[DATA SECTION]

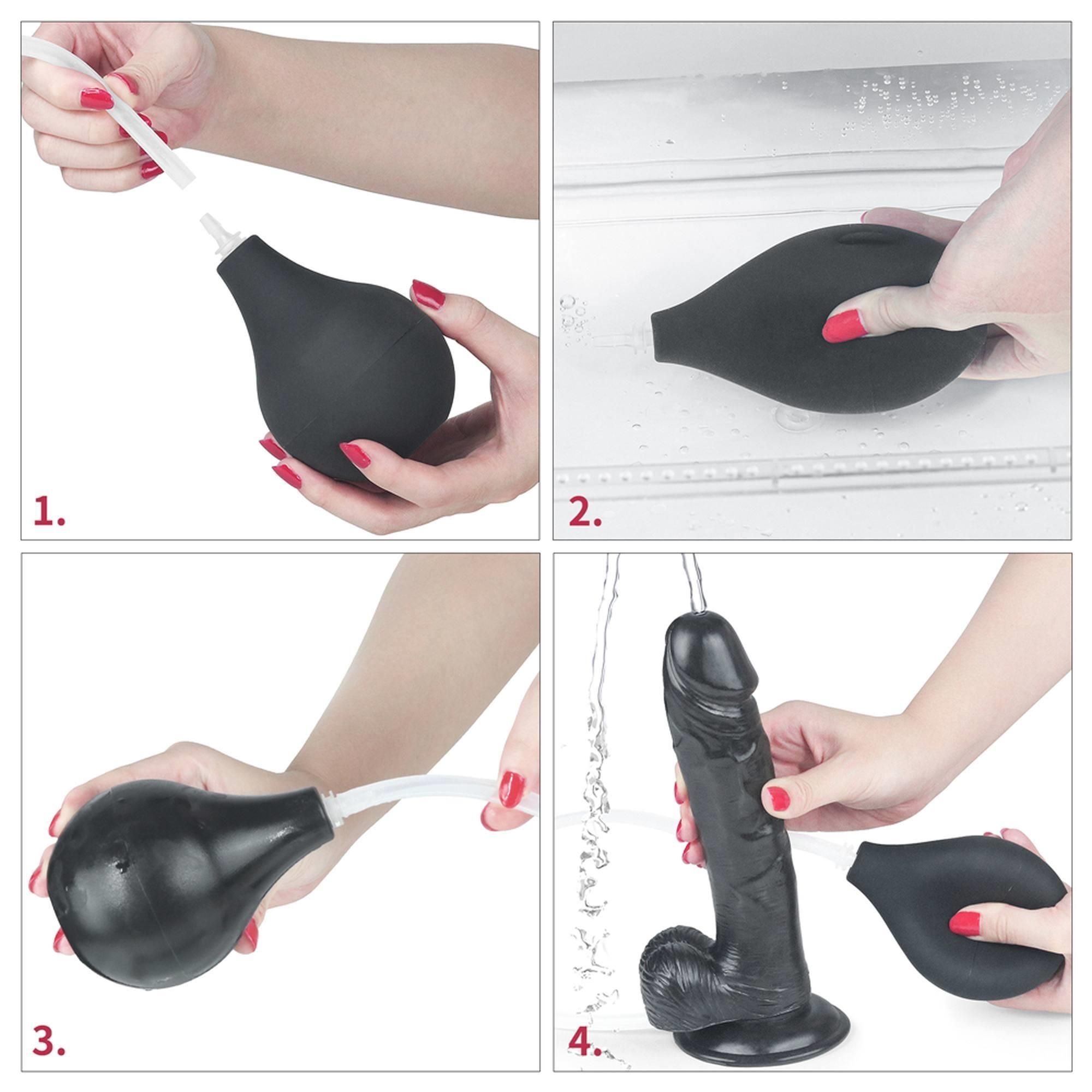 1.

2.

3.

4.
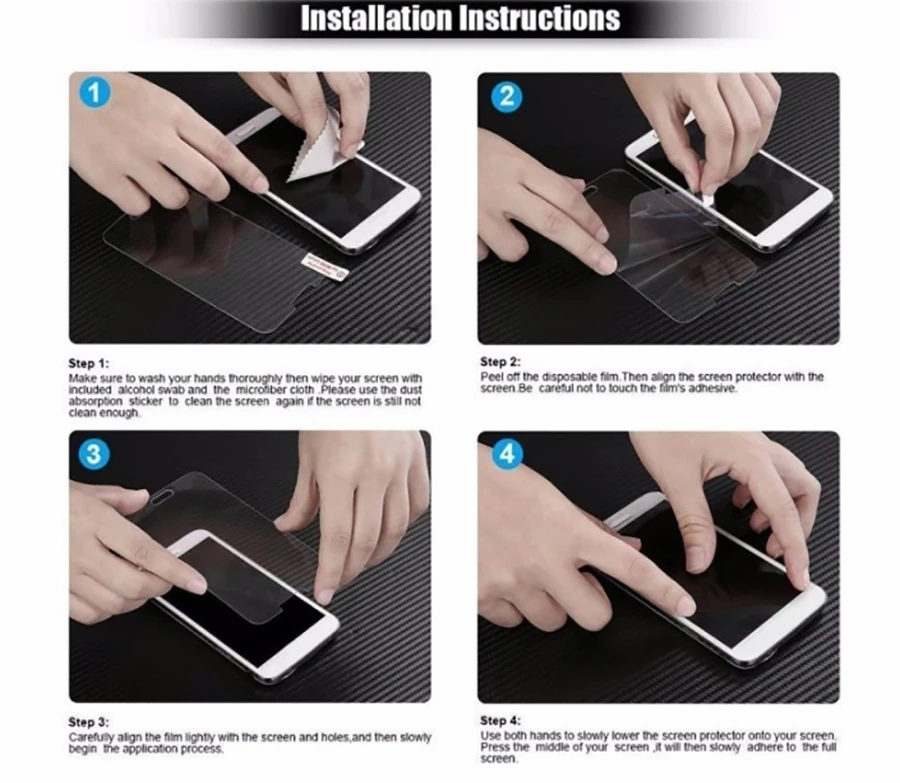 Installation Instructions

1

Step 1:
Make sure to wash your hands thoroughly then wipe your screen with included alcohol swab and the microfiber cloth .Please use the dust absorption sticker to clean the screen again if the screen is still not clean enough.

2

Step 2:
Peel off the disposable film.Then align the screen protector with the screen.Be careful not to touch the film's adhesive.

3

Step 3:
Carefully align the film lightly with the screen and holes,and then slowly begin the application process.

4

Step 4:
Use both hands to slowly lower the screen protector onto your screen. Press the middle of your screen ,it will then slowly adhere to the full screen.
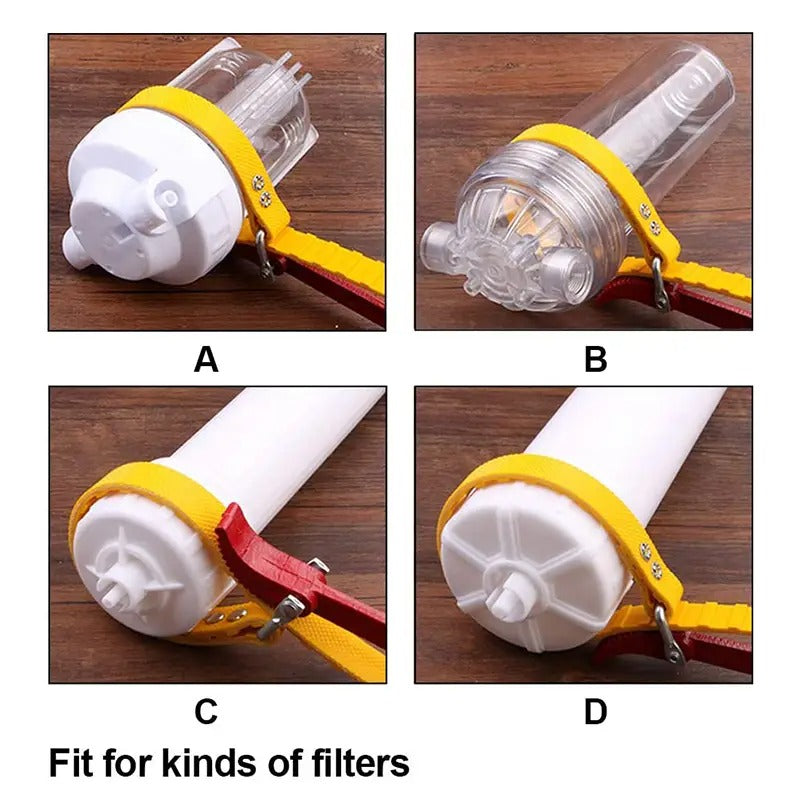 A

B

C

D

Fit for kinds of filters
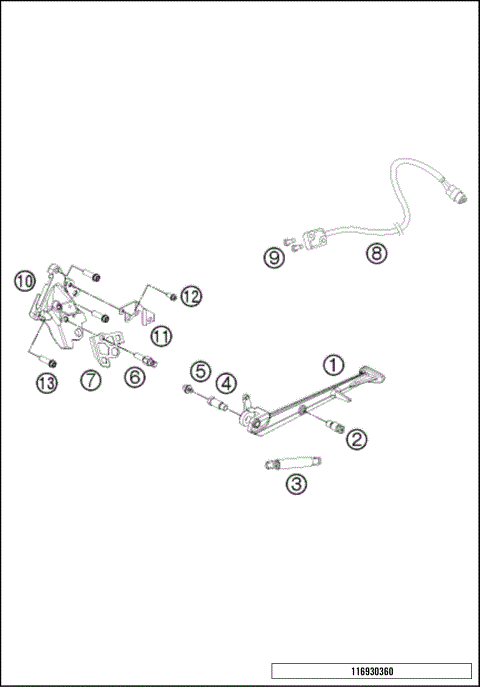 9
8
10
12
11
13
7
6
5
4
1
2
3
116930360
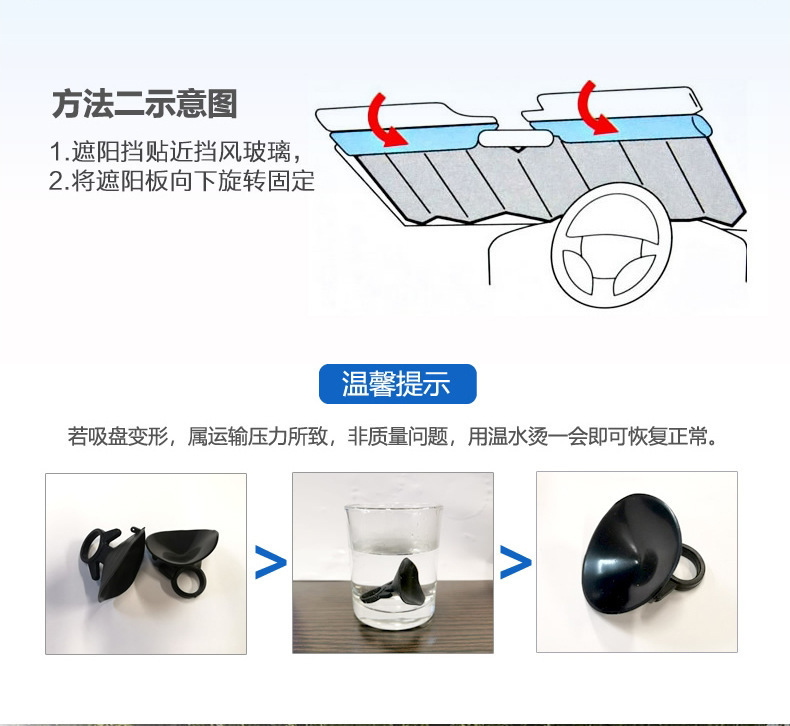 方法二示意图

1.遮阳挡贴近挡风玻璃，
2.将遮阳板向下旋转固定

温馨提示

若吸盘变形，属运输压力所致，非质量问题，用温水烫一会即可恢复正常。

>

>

[/DATA SECTION]

WHAT TO DO: Please copy out each line in the entries that mentions the string "your".

EXERCISE RESULT:
Make sure to wash your hands thoroughly then wipe your screen with included alcohol swab and the microfiber cloth .Please use the dust absorption sticker to clean the screen again if the screen is still not clean enough.
Use both hands to slowly lower the screen protector onto your screen. Press the middle of your screen ,it will then slowly adhere to the full screen.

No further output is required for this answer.